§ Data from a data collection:

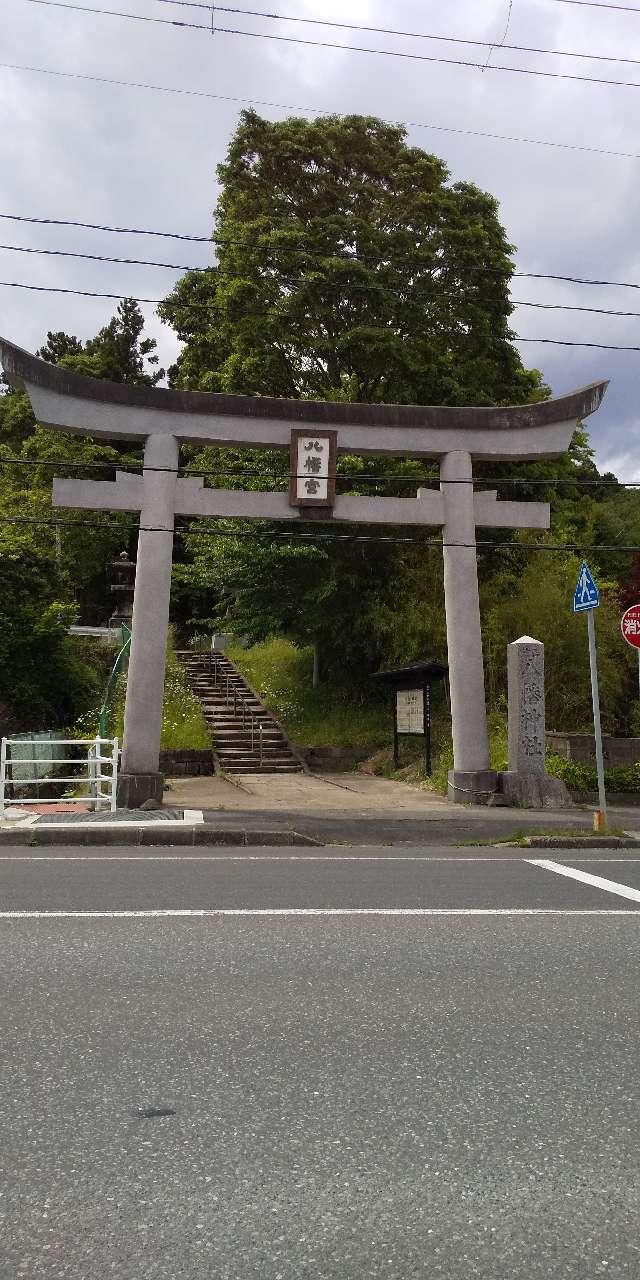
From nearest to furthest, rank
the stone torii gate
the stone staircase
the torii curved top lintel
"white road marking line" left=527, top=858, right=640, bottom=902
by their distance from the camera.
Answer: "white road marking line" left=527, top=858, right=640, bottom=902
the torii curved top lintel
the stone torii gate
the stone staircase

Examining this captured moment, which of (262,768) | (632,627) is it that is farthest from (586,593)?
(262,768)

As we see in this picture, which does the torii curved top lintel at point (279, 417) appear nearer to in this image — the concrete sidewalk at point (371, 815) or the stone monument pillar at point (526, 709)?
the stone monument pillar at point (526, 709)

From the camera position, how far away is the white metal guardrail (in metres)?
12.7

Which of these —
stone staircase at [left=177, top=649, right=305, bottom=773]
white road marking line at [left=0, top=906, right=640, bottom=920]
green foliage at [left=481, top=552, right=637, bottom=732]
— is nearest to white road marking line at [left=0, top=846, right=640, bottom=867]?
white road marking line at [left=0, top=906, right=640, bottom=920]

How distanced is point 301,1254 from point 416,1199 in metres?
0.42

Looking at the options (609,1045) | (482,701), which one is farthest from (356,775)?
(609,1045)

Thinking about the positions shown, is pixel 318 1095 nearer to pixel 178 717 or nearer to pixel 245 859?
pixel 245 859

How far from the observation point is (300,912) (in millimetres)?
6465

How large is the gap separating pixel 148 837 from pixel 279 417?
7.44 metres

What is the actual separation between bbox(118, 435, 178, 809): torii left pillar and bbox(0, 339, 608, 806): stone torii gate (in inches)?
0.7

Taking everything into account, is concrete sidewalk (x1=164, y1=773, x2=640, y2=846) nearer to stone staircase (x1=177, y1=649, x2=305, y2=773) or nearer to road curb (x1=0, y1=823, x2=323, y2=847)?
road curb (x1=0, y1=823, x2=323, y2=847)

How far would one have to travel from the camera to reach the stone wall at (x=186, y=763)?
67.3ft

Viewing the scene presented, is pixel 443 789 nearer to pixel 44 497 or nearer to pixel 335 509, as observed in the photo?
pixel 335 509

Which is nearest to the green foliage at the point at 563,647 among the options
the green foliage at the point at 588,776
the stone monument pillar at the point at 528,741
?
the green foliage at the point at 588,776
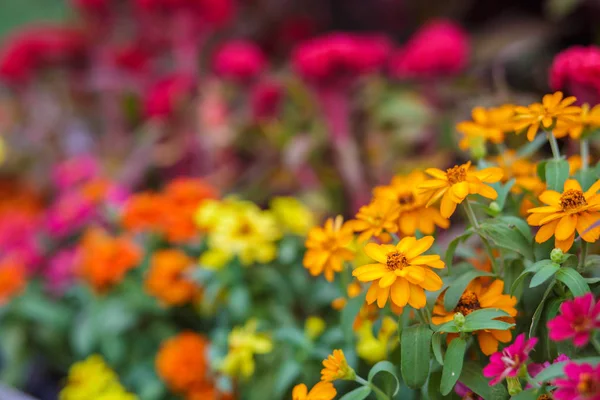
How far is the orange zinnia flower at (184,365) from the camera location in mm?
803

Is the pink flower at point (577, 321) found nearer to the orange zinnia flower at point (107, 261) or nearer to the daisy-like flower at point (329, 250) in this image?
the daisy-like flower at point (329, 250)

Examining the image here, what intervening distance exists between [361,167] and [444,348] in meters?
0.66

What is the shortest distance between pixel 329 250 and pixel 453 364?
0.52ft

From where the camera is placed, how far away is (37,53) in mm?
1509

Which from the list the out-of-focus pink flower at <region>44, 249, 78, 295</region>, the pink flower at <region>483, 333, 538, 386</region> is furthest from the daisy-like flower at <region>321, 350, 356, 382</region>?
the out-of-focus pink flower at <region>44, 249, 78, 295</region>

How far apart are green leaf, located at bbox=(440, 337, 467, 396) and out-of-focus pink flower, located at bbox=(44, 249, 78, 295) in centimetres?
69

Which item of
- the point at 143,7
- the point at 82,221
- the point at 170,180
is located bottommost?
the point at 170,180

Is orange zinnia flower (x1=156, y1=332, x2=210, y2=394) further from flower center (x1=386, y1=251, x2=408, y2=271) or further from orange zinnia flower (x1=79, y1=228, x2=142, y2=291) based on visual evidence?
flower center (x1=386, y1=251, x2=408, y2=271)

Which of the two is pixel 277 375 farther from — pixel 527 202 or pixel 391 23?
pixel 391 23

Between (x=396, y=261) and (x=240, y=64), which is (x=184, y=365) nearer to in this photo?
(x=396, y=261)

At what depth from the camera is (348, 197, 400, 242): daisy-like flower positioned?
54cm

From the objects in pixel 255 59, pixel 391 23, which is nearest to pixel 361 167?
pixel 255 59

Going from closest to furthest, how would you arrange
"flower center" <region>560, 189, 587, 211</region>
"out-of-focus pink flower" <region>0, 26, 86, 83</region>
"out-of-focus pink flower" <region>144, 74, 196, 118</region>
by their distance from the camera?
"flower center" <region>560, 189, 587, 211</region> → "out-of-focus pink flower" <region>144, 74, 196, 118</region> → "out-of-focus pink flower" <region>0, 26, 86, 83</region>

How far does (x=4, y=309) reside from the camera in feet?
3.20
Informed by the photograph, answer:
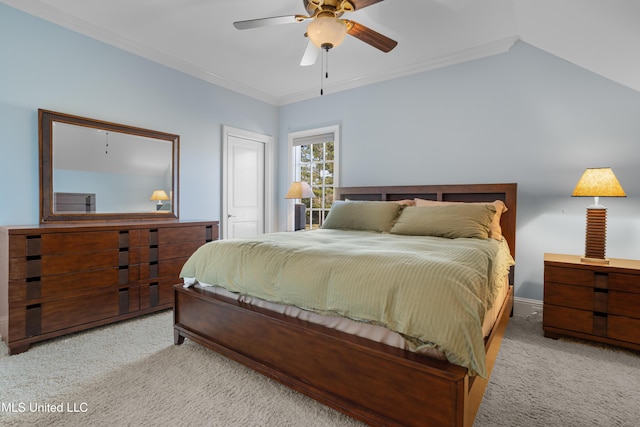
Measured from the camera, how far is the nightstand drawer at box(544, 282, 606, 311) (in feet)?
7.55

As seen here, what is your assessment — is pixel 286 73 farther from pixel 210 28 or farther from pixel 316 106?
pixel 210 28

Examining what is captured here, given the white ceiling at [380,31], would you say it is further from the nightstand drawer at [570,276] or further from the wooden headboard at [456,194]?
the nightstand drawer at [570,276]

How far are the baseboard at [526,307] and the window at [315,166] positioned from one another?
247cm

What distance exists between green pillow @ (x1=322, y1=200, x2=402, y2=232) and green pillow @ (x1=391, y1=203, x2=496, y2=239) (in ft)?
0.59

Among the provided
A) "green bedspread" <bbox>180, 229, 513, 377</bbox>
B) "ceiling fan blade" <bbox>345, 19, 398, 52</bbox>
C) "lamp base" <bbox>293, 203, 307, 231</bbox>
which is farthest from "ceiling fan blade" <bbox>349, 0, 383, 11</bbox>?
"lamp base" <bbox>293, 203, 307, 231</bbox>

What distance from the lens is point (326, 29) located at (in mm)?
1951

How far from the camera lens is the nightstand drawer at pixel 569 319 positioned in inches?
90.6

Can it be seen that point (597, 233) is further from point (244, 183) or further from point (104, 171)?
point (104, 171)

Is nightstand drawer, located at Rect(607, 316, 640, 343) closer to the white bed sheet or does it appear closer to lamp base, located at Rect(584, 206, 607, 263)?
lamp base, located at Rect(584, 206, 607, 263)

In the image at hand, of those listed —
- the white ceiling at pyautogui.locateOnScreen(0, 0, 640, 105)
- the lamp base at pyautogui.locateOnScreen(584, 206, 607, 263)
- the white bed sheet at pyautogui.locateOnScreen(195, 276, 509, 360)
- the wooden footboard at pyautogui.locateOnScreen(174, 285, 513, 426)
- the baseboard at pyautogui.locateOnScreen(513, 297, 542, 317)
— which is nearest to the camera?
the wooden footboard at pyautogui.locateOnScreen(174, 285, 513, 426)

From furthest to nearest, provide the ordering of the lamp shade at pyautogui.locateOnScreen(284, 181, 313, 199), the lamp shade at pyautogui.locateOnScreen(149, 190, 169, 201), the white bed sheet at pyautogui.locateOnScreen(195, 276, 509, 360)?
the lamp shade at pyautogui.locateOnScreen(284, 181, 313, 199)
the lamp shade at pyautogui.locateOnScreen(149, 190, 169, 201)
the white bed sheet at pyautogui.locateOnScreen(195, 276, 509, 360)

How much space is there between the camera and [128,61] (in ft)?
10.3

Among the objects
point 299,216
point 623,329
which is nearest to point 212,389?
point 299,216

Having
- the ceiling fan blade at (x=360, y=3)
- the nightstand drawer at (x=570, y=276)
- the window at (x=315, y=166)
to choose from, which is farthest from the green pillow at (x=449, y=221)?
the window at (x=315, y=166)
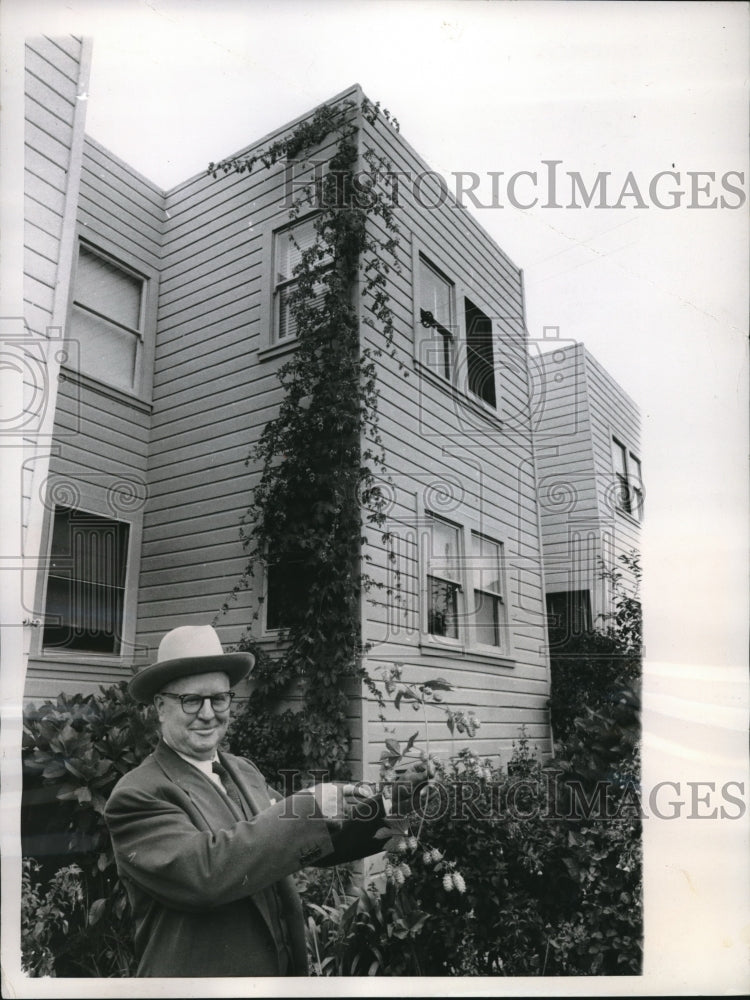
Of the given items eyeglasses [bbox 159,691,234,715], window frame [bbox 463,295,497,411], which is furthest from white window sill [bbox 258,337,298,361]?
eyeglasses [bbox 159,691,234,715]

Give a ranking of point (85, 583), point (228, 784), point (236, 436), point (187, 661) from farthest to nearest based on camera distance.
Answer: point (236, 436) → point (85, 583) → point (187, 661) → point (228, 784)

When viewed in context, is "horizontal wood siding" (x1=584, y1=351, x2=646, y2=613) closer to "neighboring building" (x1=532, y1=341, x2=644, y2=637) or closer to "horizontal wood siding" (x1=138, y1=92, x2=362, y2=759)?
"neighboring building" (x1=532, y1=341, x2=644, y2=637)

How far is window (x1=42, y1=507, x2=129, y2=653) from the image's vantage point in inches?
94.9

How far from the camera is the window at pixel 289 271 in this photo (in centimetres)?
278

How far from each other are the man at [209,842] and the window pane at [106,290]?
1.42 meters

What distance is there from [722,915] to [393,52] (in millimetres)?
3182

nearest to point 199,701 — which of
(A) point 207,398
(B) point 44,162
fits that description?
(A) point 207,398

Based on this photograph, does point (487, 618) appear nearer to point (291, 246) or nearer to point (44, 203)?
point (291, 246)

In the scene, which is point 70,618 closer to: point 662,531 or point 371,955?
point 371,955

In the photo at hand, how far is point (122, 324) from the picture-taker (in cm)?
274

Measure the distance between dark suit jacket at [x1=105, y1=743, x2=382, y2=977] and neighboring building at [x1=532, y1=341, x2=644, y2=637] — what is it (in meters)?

§ EXERCISE:
Please render the data as a numbered list, starting at the line that contains "nearest to point 199,701 — which of" and ending at the final line of the data. Leave out blank lines.

§ COMPLETE RESPONSE:
1. nearest to point 199,701 — which of
2. (A) point 207,398
3. (B) point 44,162
4. fits that description?
5. (A) point 207,398
6. Based on this photograph, does point (487, 618) appear nearer to point (291, 246) or nearer to point (44, 203)?
7. point (291, 246)
8. In the scene, which is point 70,618 closer to: point 662,531 or point 371,955?
9. point 371,955
10. In the photo at hand, how far is point (122, 324) from the picture-taker (in cm)?
11. 274
12. Measure the distance between dark suit jacket at [x1=105, y1=743, x2=382, y2=977] and neighboring building at [x1=532, y1=341, x2=644, y2=637] — what is it (in meters)?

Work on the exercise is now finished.